Folha de S. Paulo


Diário do Rio - O imaterial e o inventado

A moda ou tendência (palavra da moda que, por si só, já é uma tendência) no Rio é elencar patrimônios imateriais. Trata-se de uma ação política de valorização da cidade nos seus 450 anos. Sem consulta popular, resulta um saco de gatos, alguns de raça, outros pingados e malhados.

Cabe de tudo na lista preparada pelo Instituto Rio Patrimônio da Humanidade, ligado à prefeitura: os choros e valsas do Pixinguinha, os romances e contos de Machado de Assis, o frescobol do Millôr Fernandes, o vendedor de mate na praia, a bossa nova, o charme, o Mercadão de Madureira, a torcida do Flamengo. Até o Cine Paissandu, que está fechado desde 2008, e caindo aos pedaços, tem lugar assegurado por decreto. Como os lambe-lambes de praça. Que praças? Que lambe-lambes?

Até o momento, 53 bens culturais de natureza imaterial receberam o carimbo de "preservados". Cada um dos itens representaria o espírito carioca, muito badalado, mas que, na verdade, não costuma baixar tão fácil assim.

Só de bares e botequins, são mais de 20 na seleção institucional. Azar, para não dizer outra coisa, do Pastoria, mais conhecido como 28, por ficar nesse número da r. Barão de São Félix, na parte abandonada da cidade atrás da Central do Brasil. Abandonada em termos ou por esperteza, pois o 28 fechou as portas para dar lugar a um hotel. Outra vítima da especulação imobiliária no velho Centro.

Só pelo prato de cabrito com batatas coradas o restaurante teria merecido figurar em qualquer lista de patrimônio. No caso, bem material: saía-se de lá com o estômago forrado, a alma carioca satisfeita.

CAFÉS E BUFÕES

É em torno de dois bares desaparecidos que gira o mais recente livro de Nei Lopes, "Rio Negro, 50" [Record, 288 págs., R$ 35]. Um deles inteiramente fictício e reduto de intelectuais, o Café Rio Negro; o outro, Café Abará, combina estabelecimentos reais que sumiram na poeira da nossa atual gentrificação: o restaurante de comida baiana Oxalá e o Tangará, boteco famoso pelas batidas de gengibre e maracujá. Ambos ficavam no trecho escondido da Cinelândia apelidado por motivos óbvios de Beco da Cirrose.

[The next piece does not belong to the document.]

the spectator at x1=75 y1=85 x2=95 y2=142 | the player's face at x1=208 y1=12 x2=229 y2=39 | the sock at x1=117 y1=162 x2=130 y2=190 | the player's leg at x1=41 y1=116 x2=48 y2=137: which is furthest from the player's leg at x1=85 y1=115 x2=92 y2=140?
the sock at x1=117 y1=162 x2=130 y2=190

Chamado de romance na capa, a obra se define melhor como pesquisa histórica imaginativa, que repassa a importante presença cultural dos negros cariocas na década de 1950. O episódio de fábula que conta a origem do morro do Salgueiro, com direito a dois anões bufões mulatos, é impagável.

NOEL EM TOM DE CINZA

Jovem branco de classe média que de bobo não tinha nada, Noel Rosa uniu-se, nos primeiros anos da década de 1930, aos negros e mulatos do Estácio que estavam revolucionando o samba. O compositor é a matéria-prima do CD duplo recém-lançado "Noel Rosa, Preto e Branco", da cantora Valéria Lobão (financiado por "crowdfunding", custa R$ 36 nas lojas).

Não se trata de mais uma colagem de clássicos e sucessos óbvios. É um projeto autoral desde a escolha do repertório menos batido. São canções que estavam em "descanso", como diz o produtor Carlos Fuchs: "Julieta", parceria com Eratóstenes Frazão; "Eu Agora Fiquei Mal", composta com Antenor Gargalhada; "Suspiro", com Orestes Barbosa.

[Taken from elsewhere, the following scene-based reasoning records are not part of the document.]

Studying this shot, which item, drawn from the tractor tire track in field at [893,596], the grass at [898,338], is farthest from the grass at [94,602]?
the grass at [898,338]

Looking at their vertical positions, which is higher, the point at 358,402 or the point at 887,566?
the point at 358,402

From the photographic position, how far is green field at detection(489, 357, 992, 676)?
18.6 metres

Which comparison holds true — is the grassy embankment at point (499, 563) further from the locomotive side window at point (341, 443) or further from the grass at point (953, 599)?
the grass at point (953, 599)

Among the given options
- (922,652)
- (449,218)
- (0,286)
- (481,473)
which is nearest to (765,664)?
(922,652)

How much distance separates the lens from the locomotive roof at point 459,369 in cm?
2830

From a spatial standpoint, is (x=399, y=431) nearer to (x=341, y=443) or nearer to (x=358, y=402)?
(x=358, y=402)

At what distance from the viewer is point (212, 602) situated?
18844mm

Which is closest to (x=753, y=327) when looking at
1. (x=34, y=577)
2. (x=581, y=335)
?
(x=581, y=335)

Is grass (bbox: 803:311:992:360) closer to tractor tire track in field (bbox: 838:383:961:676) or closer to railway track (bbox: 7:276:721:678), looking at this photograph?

Com voz intensa, Valéria se faz acompanhar nas 22 faixas só por pianistas. "Cor de Cinza", o enigmático samba cuja letra até hoje desafia especialistas na obra de Noel, surge ainda mais belo no arranjo de João Donato.

O BONDE FUTURISTA

Junto com a zona portuária, a avenida Rio Branco é o alvo das transformações. Atualmente está esburacada e intransitável por conta das obras de implantação do VLT (Veículo Leve sobre Trilhos), espécie de bonde futurista que, espera-se, a população saberá apelidar de maneira mais adequada.

A exposição "Rio 1908", em cartaz no Arquivo da Cidade (Praça da República, 173, com entrada grátis), mostra desenhos e plantas originais da antiga avenida Central. A notar: a maioria das edificações em estilo eclético já desapareceu na voragem da especulação. Ficava ali a maior concentração de cafés, com mesinha, copo d'água e garçom nas calçadas. Hoje não resta nem um para contar história. Quanto tempo vai durar o VLT?

ALVARO COSTA E SILVA, o Marechal, 52, é jornalista.